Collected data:
--- START ---

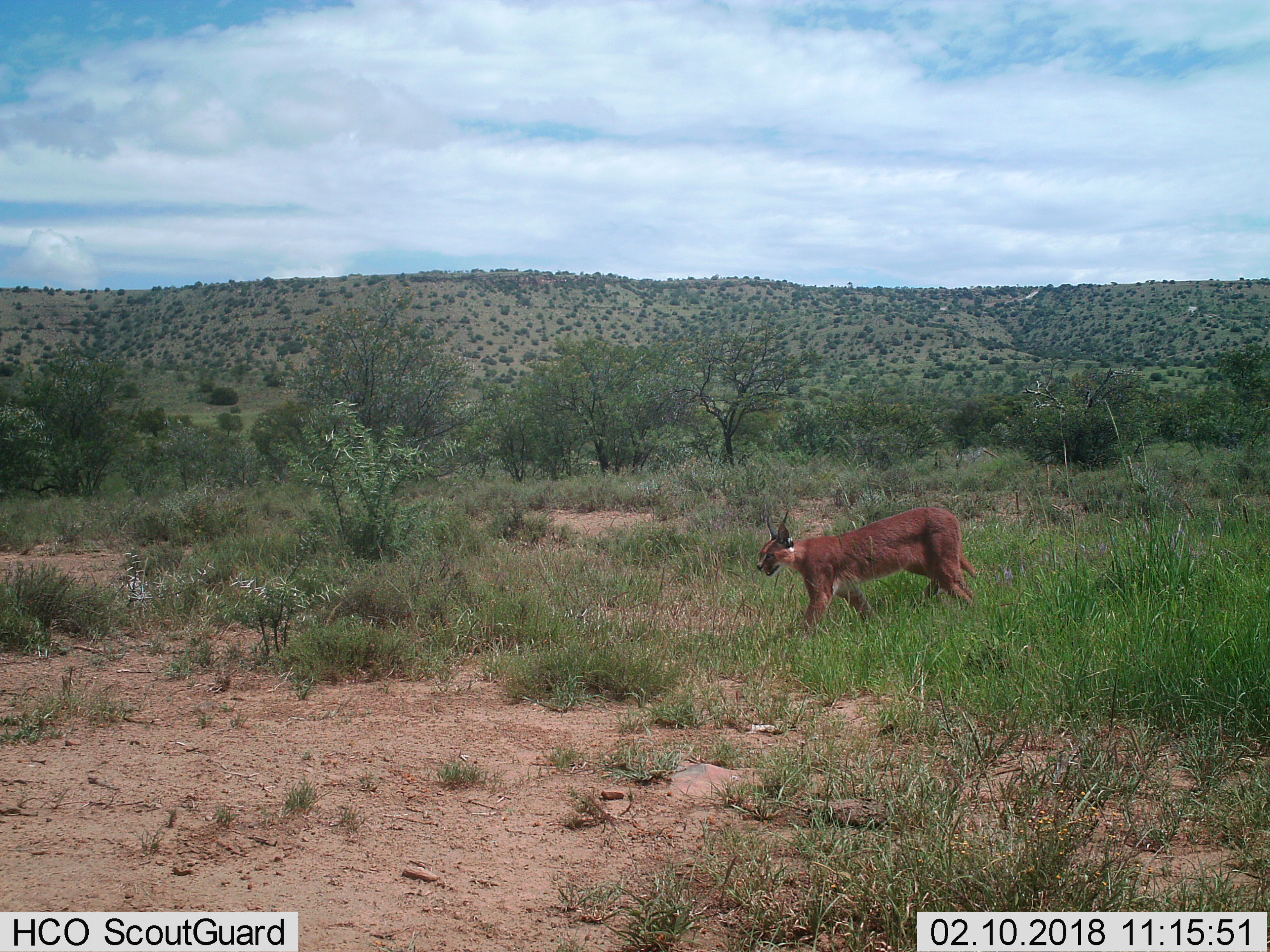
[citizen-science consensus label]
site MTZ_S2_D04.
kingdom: Animalia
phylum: Chordata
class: Mammalia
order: Carnivora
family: Felidae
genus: Caracal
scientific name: Caracal caracal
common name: caracal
Caracal (Caracal caracal), count 1. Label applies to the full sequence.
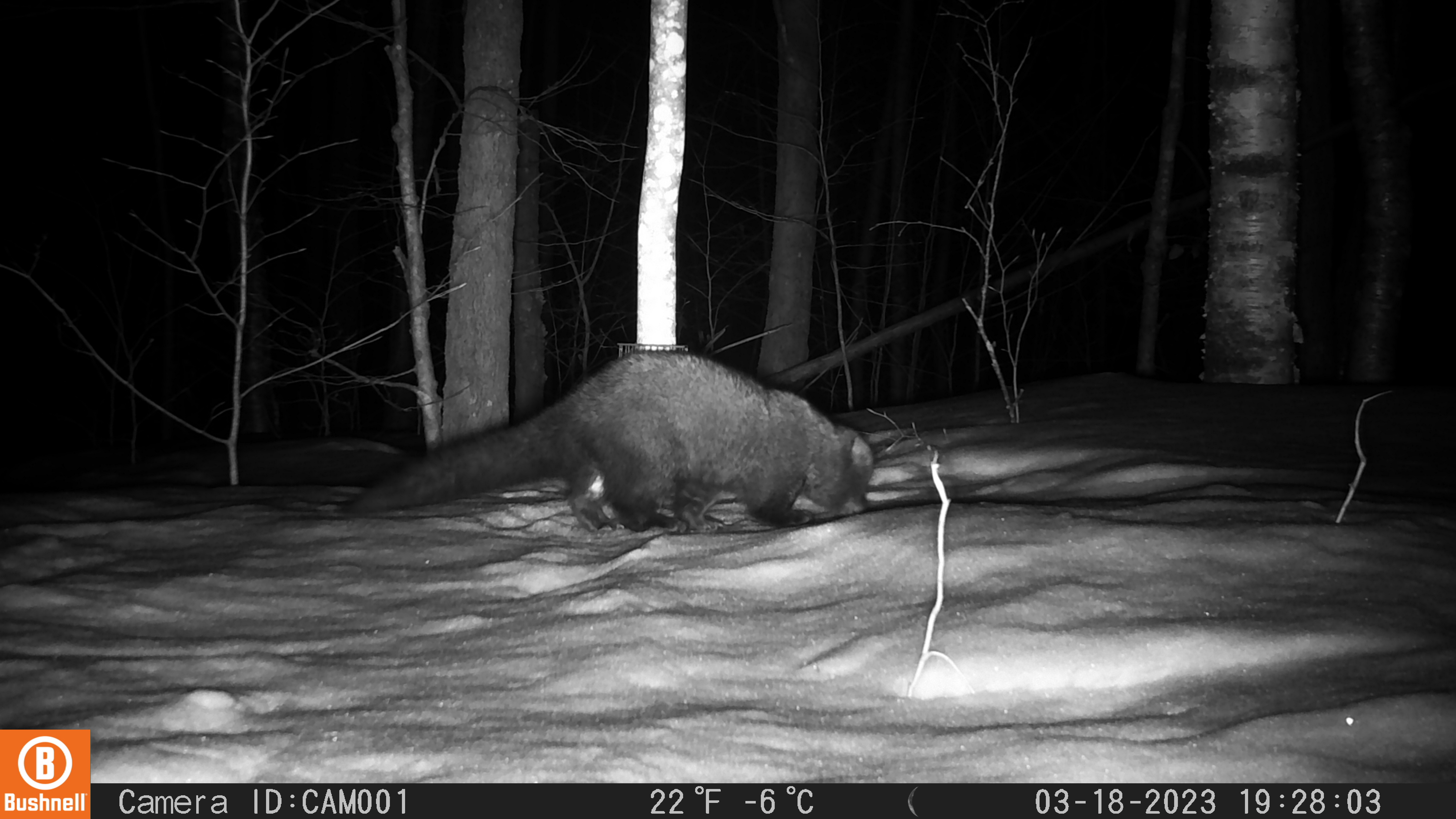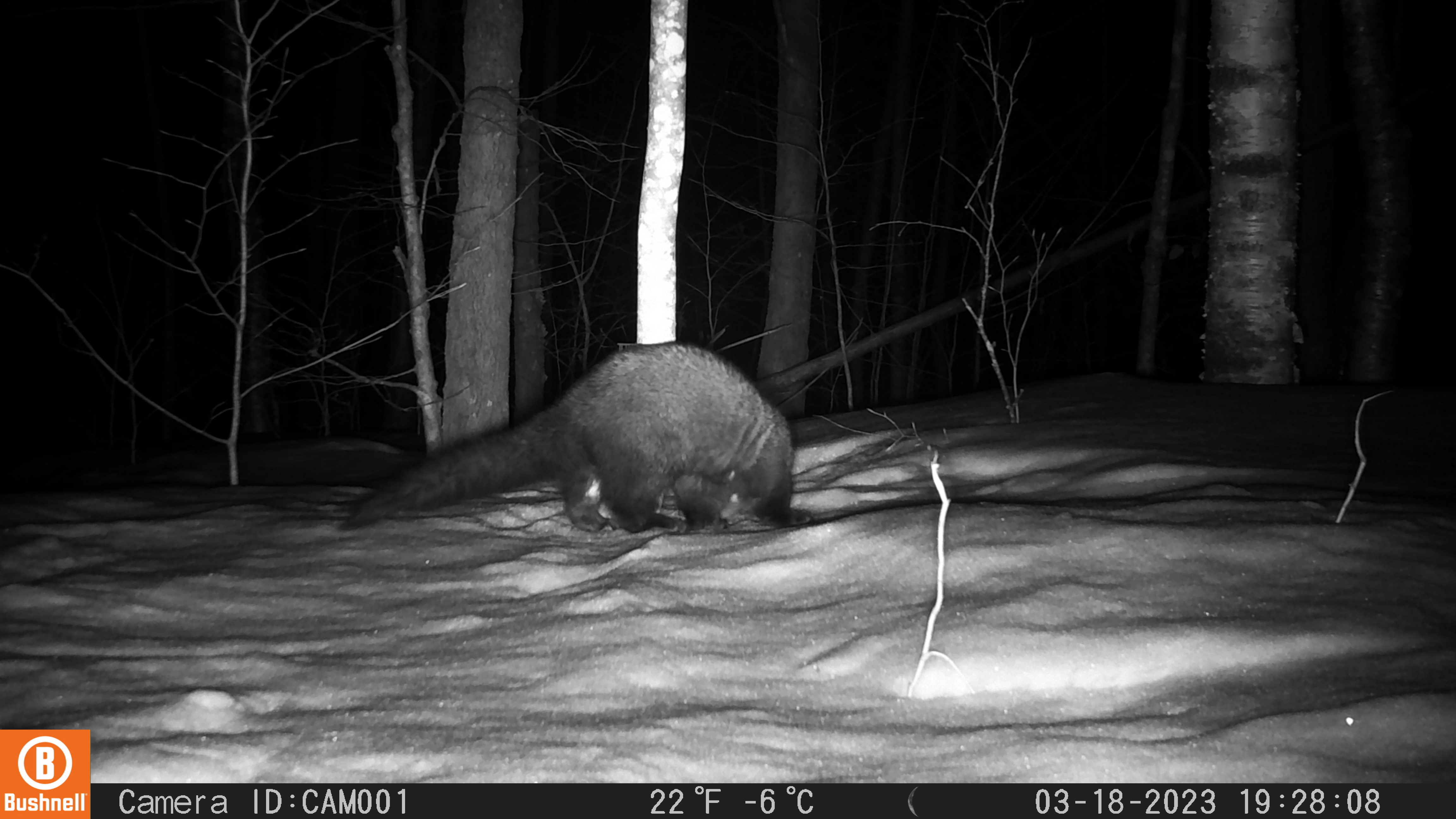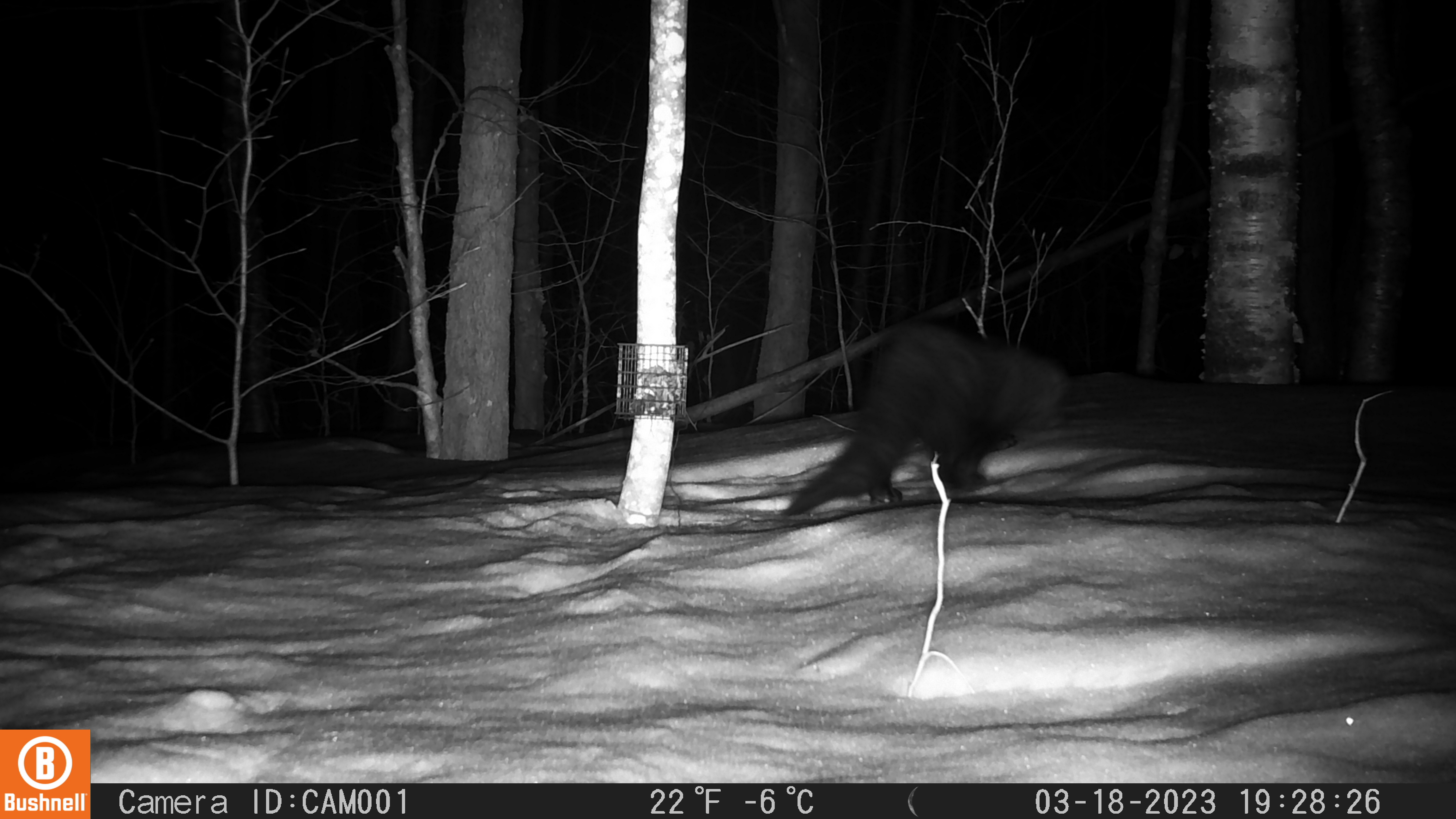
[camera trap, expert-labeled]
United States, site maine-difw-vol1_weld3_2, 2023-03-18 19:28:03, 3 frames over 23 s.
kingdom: Animalia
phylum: Chordata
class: Mammalia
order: Carnivora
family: Mustelidae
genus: Pekania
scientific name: Pekania pennanti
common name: fisher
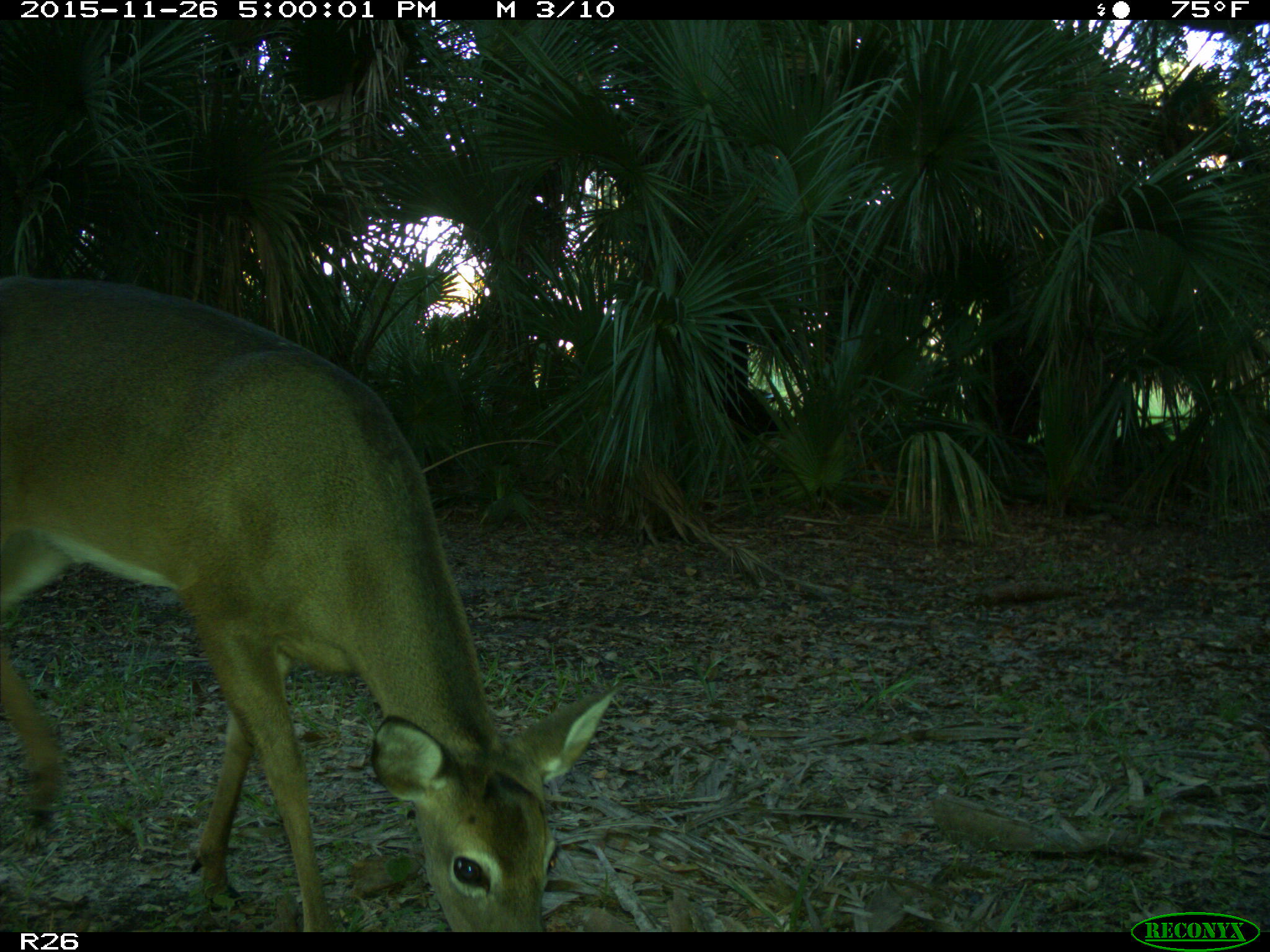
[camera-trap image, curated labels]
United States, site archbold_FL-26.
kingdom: Animalia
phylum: Chordata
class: Mammalia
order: Artiodactyla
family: Cervidae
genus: Odocoileus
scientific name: Odocoileus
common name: deer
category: unidentified deer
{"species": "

--- END ---

§ YOUR TASK: With the pictures dropped, give every entry above again exactly.

§ RESULT OF THE EXERCISE:
[citizen-science consensus label]
site MTZ_S2_D04.
kingdom: Animalia
phylum: Chordata
class: Mammalia
order: Carnivora
family: Felidae
genus: Caracal
scientific name: Caracal caracal
common name: caracal
Caracal (Caracal caracal), count 1. Label applies to the full sequence.
[camera trap, expert-labeled]
United States, site maine-difw-vol1_weld3_2, 2023-03-18 19:28:03, 3 frames over 23 s.
kingdom: Animalia
phylum: Chordata
class: Mammalia
order: Carnivora
family: Mustelidae
genus: Pekania
scientific name: Pekania pennanti
common name: fisher
[camera-trap image, curated labels]
United States, site archbold_FL-26.
kingdom: Animalia
phylum: Chordata
class: Mammalia
order: Artiodactyla
family: Cervidae
genus: Odocoileus
scientific name: Odocoileus
common name: deer
category: unidentified deer
{"species": "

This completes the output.